Tıklayın - IŞİD’e Sınır Geçişi Sağlamakla Yargılanan Sanık “Kaçma Şüphesi Yok” Diye Tahliye Edildi
Yaralılardan duruşmaya katılmayan sanıklara tepki
Mezopotamya Ajansı’nın haberine göre, bugünkü duruşma iddianamenin okunması ve kimlik tespitiyle başladı.
Bombalı saldırıda yaralananlar da duruşmaya katıldı, sanıkların gelmemesine, “Biz ayağımızdaki platinle mahkemeye geliyoruz. Polisler neden gelmiyor” diye tepki gösterdiler.
Müştekiler, patlama nedeniyle vücutlarının farklı yerlerinden yaralandıklarını, sağlıklarının bozulduğunu belirterek, sanık polislerden davacı olduklarını ve davaya katılmak istediklerini söyledi.
Sanık polislerden hiçbirinin ifadesi alınmadı
Duruşmaya katılan polis D.U. avukatı olmadığı için ifade vermedi.
Sanık avukatları da müvekkillerinin ifadeleri alındıktan sonra savunma yapacaklarını söyledi.

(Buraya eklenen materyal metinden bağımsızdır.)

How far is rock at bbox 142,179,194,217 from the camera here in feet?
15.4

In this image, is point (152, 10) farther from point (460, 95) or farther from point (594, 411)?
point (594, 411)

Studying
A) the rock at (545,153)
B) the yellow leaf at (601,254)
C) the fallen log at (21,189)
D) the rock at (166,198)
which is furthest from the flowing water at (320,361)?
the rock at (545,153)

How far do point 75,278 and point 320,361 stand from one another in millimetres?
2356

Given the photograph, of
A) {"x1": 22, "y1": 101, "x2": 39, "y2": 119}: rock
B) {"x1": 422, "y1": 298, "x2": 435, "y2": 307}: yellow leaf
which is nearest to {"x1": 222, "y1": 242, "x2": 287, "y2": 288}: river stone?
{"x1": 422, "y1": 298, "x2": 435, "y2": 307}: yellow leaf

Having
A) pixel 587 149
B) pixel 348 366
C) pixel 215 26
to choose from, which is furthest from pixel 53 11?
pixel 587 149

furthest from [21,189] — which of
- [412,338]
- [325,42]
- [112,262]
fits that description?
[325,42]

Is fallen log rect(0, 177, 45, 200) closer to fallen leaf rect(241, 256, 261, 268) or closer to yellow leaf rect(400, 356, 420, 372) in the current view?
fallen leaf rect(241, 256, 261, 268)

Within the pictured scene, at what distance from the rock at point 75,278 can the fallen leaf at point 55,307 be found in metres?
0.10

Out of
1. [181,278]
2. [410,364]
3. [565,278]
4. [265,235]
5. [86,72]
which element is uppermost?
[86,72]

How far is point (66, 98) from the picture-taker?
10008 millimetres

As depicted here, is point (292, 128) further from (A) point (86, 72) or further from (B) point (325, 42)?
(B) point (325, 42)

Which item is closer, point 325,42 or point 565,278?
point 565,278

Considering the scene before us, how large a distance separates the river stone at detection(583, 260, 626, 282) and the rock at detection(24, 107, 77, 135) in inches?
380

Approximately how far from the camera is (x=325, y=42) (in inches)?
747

Ağır ceza mahkemesine gönderilmesi talebi
Müdahil avukatlardan Nadide Kurul, davanın iddianamesinde polisler hakkında görevi ihmal suçundan dava açılmasının yetersiz olduğunu belirtti:
“Davanın iddianamesinde suçun vasfı ve mahiyeti yanlış yazılmış. Burada gözardı edilen ve aklanan bir husus var. Beş kişinin öldüğü yüzlerce kişinin yaralandığı bir olaydan bahsediyoruz. TCK 83 ve 87'ye göre sanıklar hakkında görevi ihmal suretiyle birden fazla kişinin ölümüne ve yaralanmasına sebebiyet vermek suçlarından dava açılması gerekiyor. Bu nedenle mahkemenin görevsizlik kararı vererek dava dosyasını Nöbeti Ağır Ceza Mahkemesi'ne gönderilmesine talep ediyoruz.”

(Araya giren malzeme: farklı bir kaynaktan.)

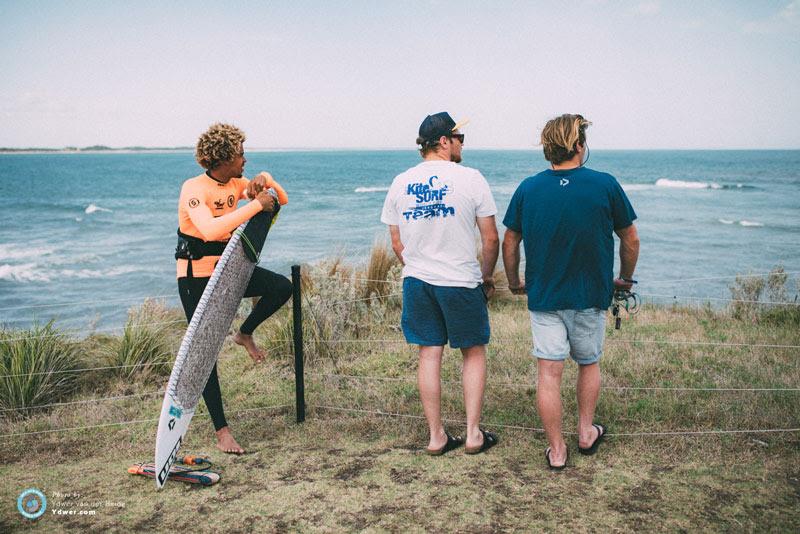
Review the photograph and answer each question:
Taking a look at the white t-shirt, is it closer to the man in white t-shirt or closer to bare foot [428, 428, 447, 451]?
the man in white t-shirt

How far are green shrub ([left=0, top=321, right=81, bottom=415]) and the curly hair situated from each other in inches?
112

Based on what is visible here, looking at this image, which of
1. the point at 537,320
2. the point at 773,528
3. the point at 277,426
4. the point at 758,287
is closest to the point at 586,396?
the point at 537,320

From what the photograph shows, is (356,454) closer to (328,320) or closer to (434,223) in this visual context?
(434,223)

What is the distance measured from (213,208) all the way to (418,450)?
6.29 ft

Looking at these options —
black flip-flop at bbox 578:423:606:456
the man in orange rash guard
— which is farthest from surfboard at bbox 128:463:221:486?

Ardından söz alan avukat Zeynep Işık da saldırıda mağdur olan sanıkların ayakta durmakta zorlanmasına rağmen duruşmaya geldiklerini; ancak sanık polislerin duruşmaya katılmadığına dikkat çekerek, duruşmaya katılmayan polisler hakkında zorla getirme kararı verilmesini talep etti.
Mahkeme, mağdurların katılma taleplerini kabul ederken, davanın görevsizlik kararıyla Nöbetçi Ağır Ceza Mahkemesi'ne gönderilmesi yönündeki mağdur avukatlarının talebinin bir sonraki duruşmada değerlendirilmesine karar verdi.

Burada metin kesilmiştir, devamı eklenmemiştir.